St. Johns Wort: Number 2 in a Garden Photo Series
Photographing the Amazing St. John's Wort
It has been great to read up on photography from various HubPages writers and then to try some trial and error with a few shots of my mid-spring garden blooms and sprouts.
This week’s cloudy weather and cool temps were just too good to pass up and I’ve been able to experiment with lights, camera, and a little action since the slightest breeze sends my flowers dancing.
Do you grow St. John's Wort?
Some Details About St. John's Wort:
Already, it's been hot enough to bring out my St. John’s Wort blooms and they were shining in the dusky lighting by the time I made it to this plant with my camera. The blooms range in color from a bright golden yellow to a deep spring orange as they begin to fade, and it seems that white light is always reflecting or glistening on them from some angle or another.
The rain added the happy element of droplets for my photos and it was neat to experiment with how the pictures would turn out when bugs made them jiggle. Trying to get reflections is something I'll have to continue working on, though.
St. John's wort is quite old-fashioned in its name and its uses. Native to the other side of the world, it is now widespread in the U.S. with many Americans considering it a noxious weed due to the fact that it has killed some livestock and taken over gardens.
However, there are many others who hold the old variety in high regard for medicinal purposes and the new varieties for their ornamental value. If you are thinking of planting St. John's Wort, give some consideration to the purpose you have in mind.
St. John's Wort is an
ornamental plant worth
cultivating in a home
garden space, not just
another herb for health.✿✿✿✿✿✿✿✿✿✿✿✿✿✿
Easy to grow in almost any soil or location with average care, it can take a little neglect, but if you want it to be at its best don’t let its feet stay wet, or let it dry out for too long. It is propagated both from seed and cuttings, and will reproduce prolifically if planted in a spot that you can just let it grow in without pruning.
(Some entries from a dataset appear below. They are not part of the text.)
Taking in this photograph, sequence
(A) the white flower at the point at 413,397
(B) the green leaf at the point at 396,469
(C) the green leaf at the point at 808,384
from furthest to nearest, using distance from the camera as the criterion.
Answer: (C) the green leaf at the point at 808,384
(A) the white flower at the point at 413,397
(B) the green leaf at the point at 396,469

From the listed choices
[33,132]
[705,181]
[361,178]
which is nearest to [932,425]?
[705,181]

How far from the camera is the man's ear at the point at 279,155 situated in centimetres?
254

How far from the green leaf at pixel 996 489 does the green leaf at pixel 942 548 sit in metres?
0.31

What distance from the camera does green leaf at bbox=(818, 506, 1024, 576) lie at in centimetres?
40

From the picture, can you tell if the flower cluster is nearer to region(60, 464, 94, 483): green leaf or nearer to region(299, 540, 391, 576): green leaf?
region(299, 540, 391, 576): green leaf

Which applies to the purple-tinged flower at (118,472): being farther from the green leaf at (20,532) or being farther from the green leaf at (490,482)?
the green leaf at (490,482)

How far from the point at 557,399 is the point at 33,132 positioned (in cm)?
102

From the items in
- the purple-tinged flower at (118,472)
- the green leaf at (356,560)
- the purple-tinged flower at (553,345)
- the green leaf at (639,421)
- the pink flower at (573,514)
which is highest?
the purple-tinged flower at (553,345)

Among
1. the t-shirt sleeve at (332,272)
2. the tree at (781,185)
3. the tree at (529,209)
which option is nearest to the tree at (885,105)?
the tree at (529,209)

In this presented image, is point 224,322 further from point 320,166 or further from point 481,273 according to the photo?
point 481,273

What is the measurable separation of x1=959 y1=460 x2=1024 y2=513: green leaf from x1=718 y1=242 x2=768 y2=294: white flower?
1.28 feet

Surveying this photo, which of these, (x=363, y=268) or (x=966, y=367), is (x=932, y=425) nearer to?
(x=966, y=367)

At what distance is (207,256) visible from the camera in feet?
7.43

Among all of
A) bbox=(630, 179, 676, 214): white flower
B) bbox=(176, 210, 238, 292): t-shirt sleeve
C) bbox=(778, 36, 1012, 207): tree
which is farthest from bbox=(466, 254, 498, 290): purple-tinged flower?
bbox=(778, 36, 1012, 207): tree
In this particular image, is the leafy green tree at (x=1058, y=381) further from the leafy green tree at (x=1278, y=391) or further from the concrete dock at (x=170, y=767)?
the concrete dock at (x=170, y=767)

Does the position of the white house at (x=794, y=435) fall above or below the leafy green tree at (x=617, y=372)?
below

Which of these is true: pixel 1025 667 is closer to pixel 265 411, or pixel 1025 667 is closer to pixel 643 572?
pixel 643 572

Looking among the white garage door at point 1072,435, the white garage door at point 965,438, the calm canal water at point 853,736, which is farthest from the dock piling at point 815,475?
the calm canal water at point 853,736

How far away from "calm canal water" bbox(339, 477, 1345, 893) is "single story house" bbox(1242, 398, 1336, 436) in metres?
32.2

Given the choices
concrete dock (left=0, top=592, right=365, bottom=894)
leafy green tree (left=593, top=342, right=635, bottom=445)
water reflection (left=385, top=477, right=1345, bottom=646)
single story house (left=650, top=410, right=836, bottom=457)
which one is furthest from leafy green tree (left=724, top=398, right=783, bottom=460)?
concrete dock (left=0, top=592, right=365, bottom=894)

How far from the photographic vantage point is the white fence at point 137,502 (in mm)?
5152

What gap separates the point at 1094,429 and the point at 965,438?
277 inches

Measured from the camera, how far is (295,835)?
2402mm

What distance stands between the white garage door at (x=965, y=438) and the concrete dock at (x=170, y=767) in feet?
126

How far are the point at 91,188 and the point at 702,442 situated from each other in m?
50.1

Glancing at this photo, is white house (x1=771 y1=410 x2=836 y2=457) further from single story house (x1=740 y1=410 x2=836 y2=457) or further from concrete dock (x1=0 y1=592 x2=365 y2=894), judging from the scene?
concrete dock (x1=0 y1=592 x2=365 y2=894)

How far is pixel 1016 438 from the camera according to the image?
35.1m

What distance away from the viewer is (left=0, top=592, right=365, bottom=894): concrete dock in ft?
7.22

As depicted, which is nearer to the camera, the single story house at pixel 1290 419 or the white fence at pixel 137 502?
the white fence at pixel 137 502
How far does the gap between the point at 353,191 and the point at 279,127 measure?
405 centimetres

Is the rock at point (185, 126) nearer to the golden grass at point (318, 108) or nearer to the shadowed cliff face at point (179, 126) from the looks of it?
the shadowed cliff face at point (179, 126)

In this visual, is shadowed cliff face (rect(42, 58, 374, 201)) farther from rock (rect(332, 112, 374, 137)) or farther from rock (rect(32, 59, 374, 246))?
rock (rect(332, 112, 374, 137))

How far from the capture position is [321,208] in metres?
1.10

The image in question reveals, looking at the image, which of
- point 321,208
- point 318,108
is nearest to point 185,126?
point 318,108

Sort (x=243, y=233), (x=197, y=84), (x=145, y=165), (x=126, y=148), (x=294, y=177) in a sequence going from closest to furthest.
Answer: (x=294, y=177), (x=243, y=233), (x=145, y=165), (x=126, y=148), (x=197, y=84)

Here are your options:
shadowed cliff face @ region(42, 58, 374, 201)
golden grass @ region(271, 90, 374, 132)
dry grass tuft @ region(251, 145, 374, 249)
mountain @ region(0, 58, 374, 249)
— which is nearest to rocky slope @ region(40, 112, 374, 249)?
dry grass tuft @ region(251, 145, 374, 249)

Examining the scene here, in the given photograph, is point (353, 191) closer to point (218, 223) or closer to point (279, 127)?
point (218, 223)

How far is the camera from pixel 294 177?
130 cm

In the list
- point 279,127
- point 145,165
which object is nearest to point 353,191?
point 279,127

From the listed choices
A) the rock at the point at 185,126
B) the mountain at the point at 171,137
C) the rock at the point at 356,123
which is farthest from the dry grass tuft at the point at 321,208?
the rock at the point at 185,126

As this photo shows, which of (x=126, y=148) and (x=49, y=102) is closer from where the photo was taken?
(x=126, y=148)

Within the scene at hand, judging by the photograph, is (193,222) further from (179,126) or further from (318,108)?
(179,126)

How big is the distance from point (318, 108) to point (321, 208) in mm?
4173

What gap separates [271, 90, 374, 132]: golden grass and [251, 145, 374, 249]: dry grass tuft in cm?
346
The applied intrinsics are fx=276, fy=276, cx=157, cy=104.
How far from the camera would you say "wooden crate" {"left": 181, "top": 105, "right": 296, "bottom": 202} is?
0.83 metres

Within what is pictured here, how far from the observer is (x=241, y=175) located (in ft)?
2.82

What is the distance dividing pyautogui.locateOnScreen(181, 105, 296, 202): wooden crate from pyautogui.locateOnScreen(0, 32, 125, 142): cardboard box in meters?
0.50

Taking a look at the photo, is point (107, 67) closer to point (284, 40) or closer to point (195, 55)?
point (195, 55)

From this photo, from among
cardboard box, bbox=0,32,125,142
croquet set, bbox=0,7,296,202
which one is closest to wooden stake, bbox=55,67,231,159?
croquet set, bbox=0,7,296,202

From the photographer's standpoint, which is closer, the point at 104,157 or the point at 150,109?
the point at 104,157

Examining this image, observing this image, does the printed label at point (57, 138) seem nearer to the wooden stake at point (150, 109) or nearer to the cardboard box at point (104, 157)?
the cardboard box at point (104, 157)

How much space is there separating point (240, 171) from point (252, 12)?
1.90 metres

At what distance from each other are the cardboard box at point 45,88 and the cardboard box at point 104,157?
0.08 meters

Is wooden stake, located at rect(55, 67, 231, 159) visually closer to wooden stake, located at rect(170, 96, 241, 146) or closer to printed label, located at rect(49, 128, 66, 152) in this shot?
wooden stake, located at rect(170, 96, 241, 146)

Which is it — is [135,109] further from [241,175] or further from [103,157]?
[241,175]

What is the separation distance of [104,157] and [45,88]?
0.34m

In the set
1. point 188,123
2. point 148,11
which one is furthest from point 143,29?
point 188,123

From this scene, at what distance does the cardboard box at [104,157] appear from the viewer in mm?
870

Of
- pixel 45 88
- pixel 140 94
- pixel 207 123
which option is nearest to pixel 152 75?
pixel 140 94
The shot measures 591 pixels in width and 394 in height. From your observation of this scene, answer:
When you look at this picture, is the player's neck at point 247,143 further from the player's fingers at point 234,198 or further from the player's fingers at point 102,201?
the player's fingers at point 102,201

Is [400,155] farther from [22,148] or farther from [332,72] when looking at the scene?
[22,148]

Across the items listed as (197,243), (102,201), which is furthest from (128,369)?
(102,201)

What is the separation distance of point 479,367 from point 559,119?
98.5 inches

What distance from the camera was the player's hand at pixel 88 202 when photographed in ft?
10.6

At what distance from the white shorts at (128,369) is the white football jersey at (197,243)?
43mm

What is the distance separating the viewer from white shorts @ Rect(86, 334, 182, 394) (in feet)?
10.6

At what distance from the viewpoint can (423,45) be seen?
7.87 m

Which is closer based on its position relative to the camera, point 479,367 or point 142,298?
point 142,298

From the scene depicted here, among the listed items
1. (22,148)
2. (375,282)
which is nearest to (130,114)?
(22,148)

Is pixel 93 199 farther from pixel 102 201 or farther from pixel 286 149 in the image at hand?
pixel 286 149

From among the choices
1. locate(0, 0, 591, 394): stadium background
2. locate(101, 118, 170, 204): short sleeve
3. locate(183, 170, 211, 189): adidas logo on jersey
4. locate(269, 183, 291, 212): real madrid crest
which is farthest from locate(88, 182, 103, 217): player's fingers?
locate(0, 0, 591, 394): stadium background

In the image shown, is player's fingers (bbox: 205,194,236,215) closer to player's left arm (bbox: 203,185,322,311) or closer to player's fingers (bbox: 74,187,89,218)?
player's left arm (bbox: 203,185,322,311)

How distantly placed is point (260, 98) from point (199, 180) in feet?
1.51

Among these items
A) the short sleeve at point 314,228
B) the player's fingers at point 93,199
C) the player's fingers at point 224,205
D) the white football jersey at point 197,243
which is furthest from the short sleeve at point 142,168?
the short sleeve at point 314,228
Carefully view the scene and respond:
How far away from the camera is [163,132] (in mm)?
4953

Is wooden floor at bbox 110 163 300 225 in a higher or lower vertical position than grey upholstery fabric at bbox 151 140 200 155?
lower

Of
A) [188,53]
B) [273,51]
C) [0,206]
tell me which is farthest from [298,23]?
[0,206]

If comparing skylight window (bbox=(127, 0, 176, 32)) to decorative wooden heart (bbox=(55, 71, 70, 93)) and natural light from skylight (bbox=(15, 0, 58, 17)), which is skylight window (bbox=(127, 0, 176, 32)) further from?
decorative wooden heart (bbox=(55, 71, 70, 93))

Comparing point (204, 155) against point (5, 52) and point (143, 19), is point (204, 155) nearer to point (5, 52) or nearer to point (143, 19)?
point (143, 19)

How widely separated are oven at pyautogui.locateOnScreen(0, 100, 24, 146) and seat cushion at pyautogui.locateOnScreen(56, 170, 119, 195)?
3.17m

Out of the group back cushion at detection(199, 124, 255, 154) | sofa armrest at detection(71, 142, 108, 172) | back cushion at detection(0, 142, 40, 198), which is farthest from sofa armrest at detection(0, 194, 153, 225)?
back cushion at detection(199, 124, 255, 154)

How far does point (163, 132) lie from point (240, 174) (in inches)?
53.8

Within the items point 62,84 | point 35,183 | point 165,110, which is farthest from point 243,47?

It attracts visitors like butterflies and bees, as well as all sorts of other little buggies that like nectar. People visitors always recognize the name with an inane comment that goes something like, “You mean that’s the herb, like the in health food stores?” They immediately feel silly, but I just smile and say, “Yes, isn’t it an amazing plant? It adds so much to my garden!”
As much as I hate to do it, I’m going to have to prune mine back after it finishes flowering this year, but I’m trying to think of a place I can put another one where I can give it complete freedom to grow in. The up side is that pruning is easy and sometimes promotes another round of blooms.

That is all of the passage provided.